Exercise input:
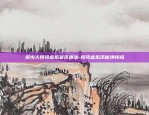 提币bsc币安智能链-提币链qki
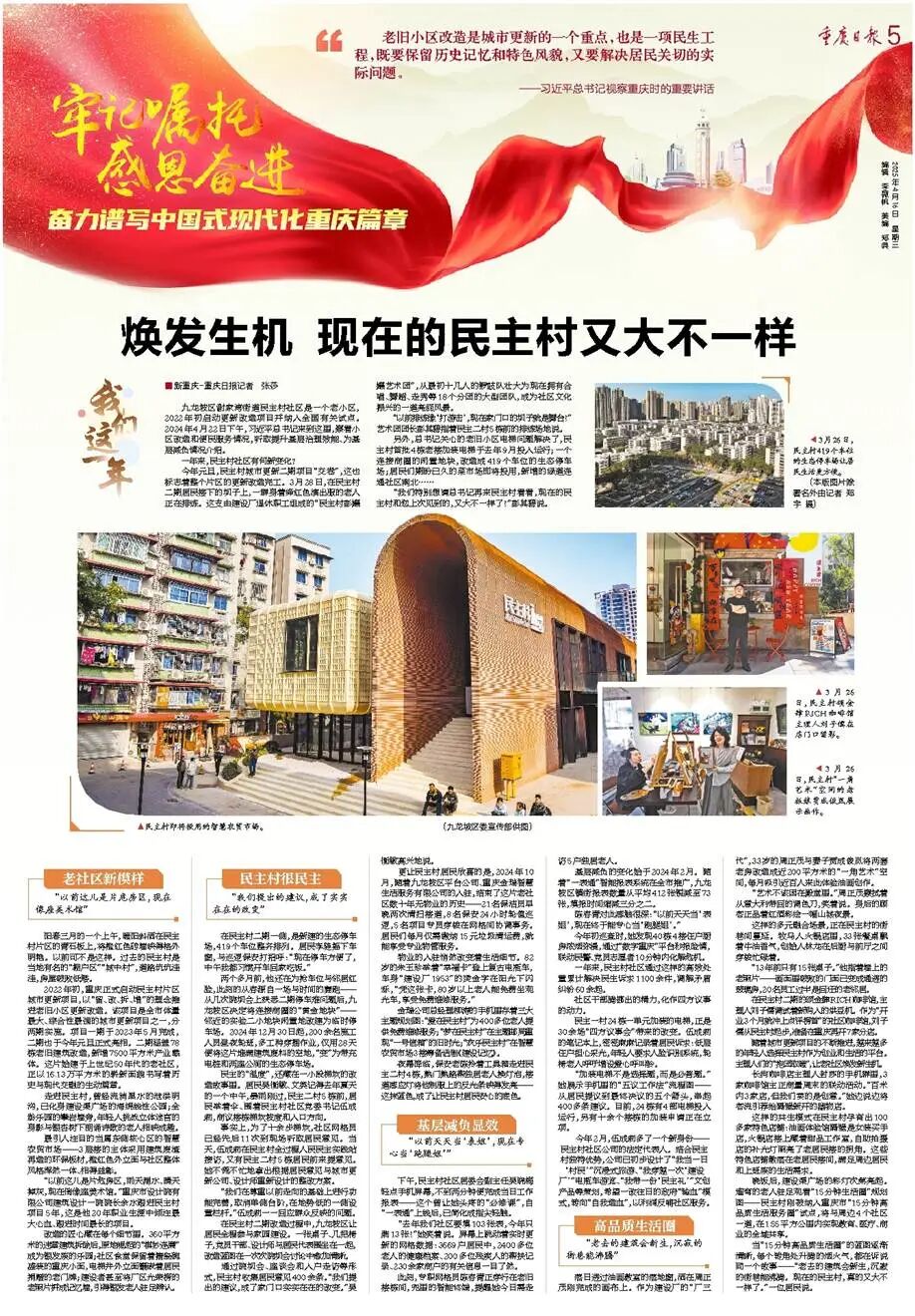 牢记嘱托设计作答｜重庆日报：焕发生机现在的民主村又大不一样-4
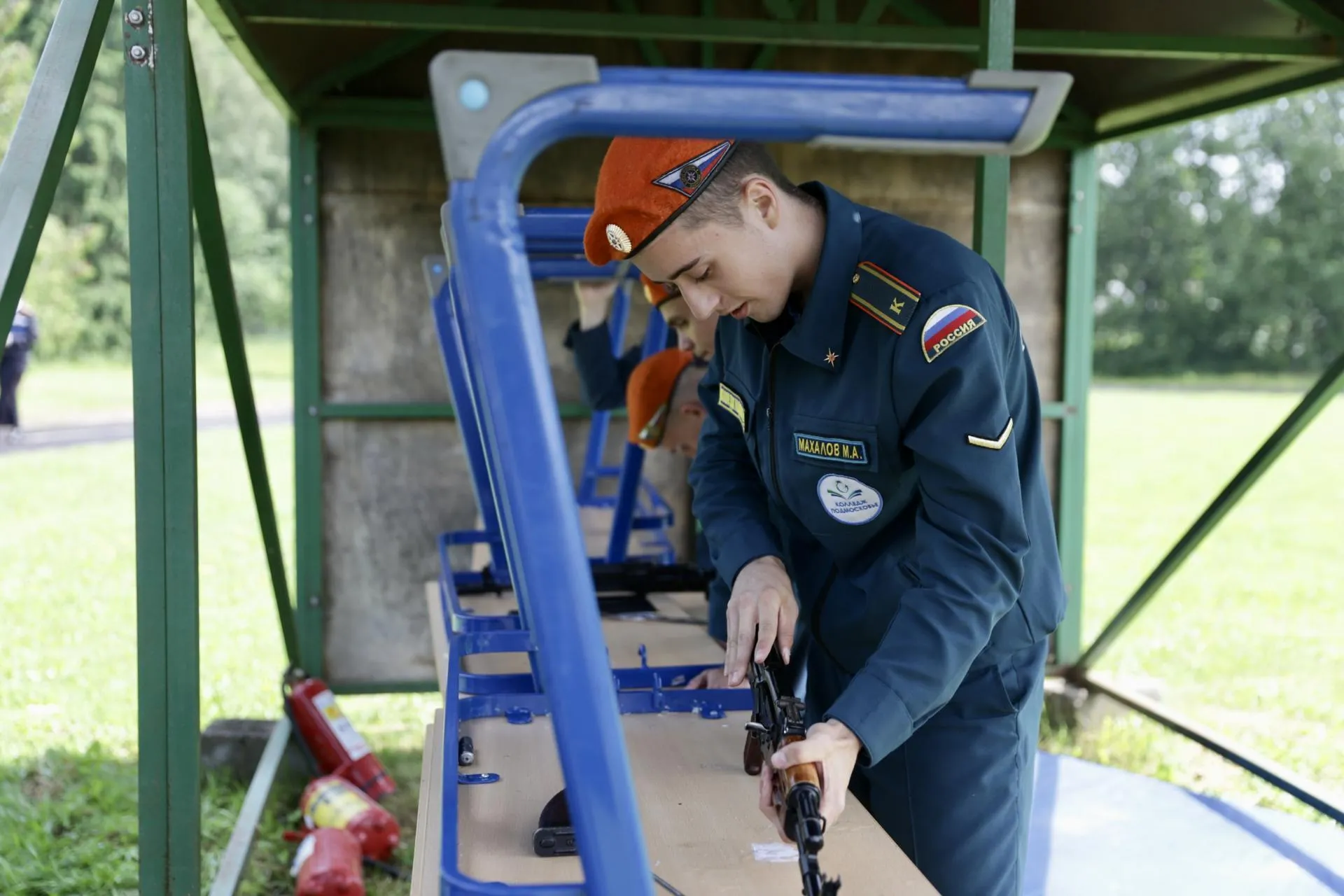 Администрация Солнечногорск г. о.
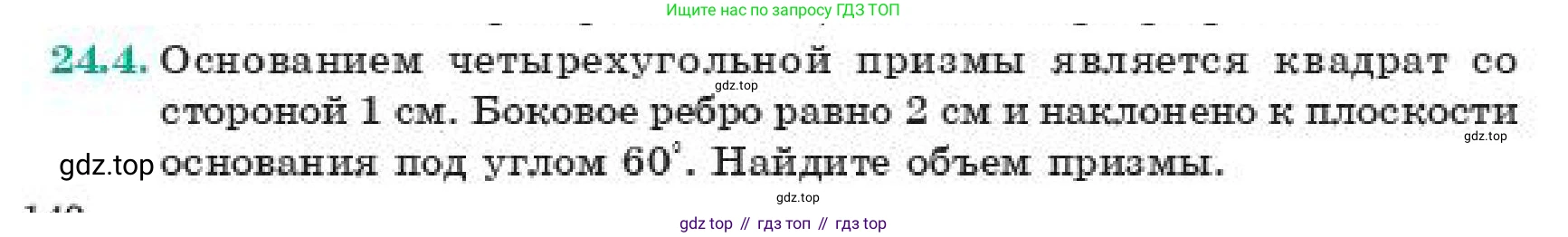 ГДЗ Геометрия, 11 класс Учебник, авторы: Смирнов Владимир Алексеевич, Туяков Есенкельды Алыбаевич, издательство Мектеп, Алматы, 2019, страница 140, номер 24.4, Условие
--
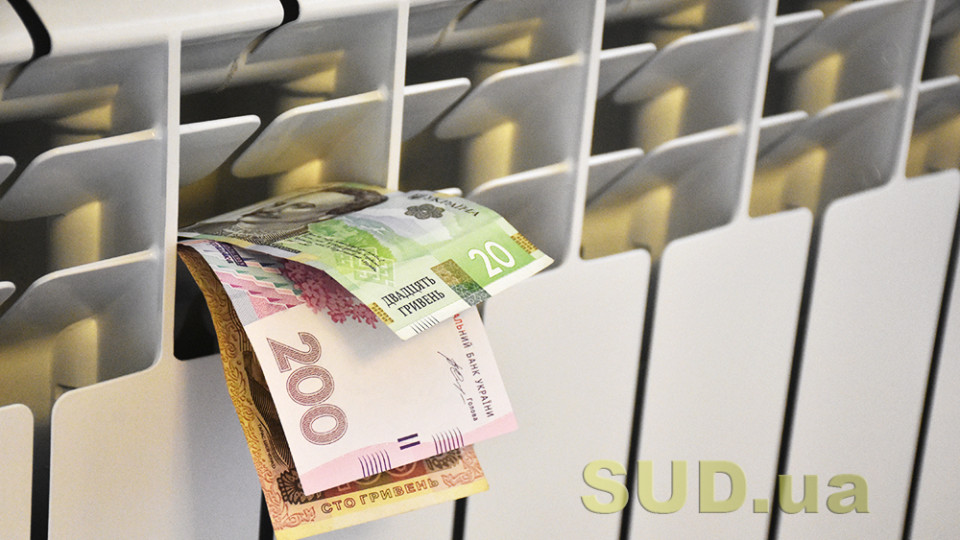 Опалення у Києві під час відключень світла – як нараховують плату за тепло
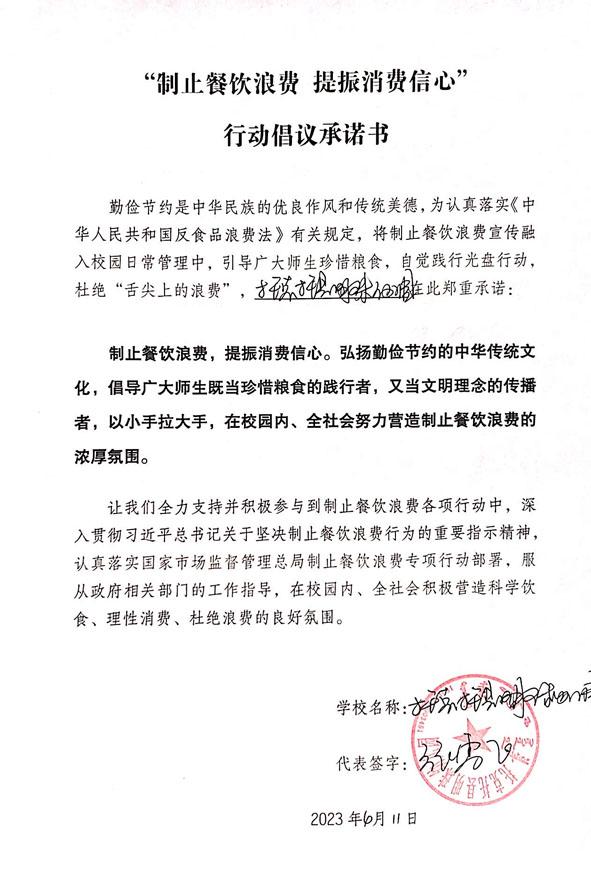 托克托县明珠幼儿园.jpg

Instructions for the task:
Using the records above, print exactly the run of lines that starts with the line with "牢记嘱托设计作答｜重庆日报：焕发生机现在的民主村又大不一样-4" and goes on through the line with "ГДЗ Геометрия, 11", pictures excluded.

Solved problem:
 牢记嘱托设计作答｜重庆日报：焕发生机现在的民主村又大不一样-4
 Администрация Солнечногорск г. о.
 ГДЗ Геометрия, 11 класс Учебник, авторы: Смирнов Владимир Алексеевич, Туяков Есенкельды Алыбаевич, издательство Мектеп, Алматы, 2019, страница 140, номер 24.4, Условие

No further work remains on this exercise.